_EXERCISE DETAILS_:
Count the lines in the entries below that contain the word "masks", with case counting, and give only the number.
## begin ROWS
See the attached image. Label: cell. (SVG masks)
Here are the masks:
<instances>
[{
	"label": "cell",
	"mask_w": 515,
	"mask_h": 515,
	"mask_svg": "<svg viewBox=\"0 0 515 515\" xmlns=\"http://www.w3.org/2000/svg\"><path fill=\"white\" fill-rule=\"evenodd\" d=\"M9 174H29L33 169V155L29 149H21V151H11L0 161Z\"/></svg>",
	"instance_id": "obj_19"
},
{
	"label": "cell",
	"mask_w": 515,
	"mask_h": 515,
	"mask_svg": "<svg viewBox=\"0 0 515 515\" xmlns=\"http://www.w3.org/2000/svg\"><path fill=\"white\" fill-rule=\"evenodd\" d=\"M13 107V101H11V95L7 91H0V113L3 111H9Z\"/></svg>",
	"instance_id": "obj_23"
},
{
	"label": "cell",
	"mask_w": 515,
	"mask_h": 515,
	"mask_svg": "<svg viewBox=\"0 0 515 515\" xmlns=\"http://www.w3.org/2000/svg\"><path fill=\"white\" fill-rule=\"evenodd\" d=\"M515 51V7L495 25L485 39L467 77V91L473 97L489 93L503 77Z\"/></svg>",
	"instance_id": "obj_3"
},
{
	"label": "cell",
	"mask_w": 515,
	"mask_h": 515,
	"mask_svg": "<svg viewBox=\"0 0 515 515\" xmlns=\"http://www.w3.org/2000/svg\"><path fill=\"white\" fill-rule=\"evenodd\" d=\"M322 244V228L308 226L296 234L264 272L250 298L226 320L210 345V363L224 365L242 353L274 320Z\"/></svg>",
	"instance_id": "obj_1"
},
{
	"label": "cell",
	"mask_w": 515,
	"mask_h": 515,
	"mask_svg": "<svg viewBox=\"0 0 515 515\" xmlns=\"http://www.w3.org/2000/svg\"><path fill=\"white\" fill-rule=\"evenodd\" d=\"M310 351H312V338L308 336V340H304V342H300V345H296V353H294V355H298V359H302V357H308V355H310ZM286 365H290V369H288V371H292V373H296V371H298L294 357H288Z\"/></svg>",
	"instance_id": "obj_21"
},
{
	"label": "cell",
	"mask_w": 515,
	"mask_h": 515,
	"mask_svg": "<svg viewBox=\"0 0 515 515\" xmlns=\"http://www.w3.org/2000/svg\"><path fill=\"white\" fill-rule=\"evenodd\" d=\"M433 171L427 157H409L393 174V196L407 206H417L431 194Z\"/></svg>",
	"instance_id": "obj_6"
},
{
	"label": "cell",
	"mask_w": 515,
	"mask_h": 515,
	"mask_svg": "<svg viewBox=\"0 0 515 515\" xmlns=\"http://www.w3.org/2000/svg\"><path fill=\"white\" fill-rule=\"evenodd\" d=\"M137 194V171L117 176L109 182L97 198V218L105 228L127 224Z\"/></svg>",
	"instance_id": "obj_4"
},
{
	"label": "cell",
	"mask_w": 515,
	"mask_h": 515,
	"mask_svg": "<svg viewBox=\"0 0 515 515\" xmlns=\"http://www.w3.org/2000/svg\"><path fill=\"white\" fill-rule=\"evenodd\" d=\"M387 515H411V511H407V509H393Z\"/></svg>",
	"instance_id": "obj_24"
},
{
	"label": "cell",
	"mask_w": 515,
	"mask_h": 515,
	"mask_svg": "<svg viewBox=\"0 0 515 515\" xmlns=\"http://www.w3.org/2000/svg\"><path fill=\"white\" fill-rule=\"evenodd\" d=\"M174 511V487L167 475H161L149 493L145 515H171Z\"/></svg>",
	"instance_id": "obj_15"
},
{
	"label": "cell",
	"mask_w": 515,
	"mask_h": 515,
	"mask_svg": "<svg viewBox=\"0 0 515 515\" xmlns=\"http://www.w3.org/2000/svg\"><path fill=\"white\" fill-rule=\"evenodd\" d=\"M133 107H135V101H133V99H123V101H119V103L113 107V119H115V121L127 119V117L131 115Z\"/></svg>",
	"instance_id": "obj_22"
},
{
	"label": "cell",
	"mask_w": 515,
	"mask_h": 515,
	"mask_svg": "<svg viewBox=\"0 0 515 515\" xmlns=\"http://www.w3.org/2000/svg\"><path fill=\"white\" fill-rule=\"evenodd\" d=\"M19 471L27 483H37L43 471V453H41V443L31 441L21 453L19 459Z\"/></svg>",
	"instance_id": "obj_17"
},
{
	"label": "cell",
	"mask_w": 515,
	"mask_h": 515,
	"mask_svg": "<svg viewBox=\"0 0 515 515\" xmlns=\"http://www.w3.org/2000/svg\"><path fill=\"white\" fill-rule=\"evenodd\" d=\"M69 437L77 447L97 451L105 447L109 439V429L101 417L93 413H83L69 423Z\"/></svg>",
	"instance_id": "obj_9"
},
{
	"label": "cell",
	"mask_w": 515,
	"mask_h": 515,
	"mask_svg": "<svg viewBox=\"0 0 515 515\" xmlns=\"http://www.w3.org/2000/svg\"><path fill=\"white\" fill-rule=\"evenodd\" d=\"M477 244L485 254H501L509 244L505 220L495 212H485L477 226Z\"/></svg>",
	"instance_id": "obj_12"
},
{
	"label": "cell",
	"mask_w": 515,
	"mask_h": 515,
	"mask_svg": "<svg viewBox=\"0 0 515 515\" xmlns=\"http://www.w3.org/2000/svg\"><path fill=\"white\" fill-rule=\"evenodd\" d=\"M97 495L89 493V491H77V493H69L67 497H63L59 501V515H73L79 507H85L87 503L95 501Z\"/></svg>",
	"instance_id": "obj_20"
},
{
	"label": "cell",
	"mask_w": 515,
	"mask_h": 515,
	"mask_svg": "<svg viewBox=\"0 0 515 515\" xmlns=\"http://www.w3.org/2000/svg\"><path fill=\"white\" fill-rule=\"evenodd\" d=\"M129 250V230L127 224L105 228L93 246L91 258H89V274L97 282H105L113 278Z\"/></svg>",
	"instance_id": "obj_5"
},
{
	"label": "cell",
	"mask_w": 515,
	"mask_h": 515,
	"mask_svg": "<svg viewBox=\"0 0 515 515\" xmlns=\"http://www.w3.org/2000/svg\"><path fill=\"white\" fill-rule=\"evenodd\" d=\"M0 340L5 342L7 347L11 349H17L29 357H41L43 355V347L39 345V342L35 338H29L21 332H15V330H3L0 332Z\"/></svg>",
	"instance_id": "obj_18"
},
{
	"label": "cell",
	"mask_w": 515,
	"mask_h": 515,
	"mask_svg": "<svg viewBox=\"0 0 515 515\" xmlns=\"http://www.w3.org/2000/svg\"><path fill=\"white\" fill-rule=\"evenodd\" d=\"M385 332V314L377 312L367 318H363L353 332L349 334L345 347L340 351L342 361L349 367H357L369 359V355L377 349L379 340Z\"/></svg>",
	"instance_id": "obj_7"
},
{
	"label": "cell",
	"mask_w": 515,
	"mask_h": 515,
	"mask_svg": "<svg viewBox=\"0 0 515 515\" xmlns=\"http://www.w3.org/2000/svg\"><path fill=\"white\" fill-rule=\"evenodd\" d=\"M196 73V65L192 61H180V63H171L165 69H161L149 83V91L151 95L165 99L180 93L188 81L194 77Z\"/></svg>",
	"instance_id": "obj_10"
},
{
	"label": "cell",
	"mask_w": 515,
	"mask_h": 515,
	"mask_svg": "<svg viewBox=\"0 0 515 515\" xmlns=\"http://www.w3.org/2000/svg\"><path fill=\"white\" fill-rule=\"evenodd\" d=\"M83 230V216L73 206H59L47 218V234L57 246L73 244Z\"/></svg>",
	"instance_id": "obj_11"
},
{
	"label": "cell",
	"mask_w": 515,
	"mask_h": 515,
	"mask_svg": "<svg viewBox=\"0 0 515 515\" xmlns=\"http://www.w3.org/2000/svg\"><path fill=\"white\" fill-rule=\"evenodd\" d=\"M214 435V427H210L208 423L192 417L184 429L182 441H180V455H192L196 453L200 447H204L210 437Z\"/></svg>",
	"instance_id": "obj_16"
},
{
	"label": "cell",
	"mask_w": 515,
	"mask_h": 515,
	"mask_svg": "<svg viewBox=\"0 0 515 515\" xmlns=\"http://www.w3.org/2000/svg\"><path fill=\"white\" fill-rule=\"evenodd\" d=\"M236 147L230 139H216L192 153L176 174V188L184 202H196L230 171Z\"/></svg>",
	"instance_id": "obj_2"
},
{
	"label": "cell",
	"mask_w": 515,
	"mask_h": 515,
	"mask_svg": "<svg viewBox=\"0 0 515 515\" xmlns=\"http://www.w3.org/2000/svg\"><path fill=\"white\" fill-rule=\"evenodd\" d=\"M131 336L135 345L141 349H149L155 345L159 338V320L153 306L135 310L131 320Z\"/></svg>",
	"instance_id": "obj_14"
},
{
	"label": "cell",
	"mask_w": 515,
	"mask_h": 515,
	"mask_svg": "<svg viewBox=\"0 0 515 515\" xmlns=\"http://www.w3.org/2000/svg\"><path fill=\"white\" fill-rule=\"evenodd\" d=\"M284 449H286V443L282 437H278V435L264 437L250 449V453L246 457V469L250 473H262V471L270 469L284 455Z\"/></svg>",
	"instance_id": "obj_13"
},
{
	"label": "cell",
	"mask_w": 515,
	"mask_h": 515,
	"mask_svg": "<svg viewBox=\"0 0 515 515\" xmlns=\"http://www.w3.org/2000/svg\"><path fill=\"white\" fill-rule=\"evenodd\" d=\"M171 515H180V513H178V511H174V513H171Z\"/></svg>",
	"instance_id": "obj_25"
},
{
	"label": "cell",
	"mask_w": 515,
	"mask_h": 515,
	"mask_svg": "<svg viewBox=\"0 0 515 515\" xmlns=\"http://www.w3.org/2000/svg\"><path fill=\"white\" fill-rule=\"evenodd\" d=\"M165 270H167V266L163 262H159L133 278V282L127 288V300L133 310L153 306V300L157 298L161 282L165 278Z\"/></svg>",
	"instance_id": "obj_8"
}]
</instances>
## end ROWS
_PROBLEM SOLUTION_:
2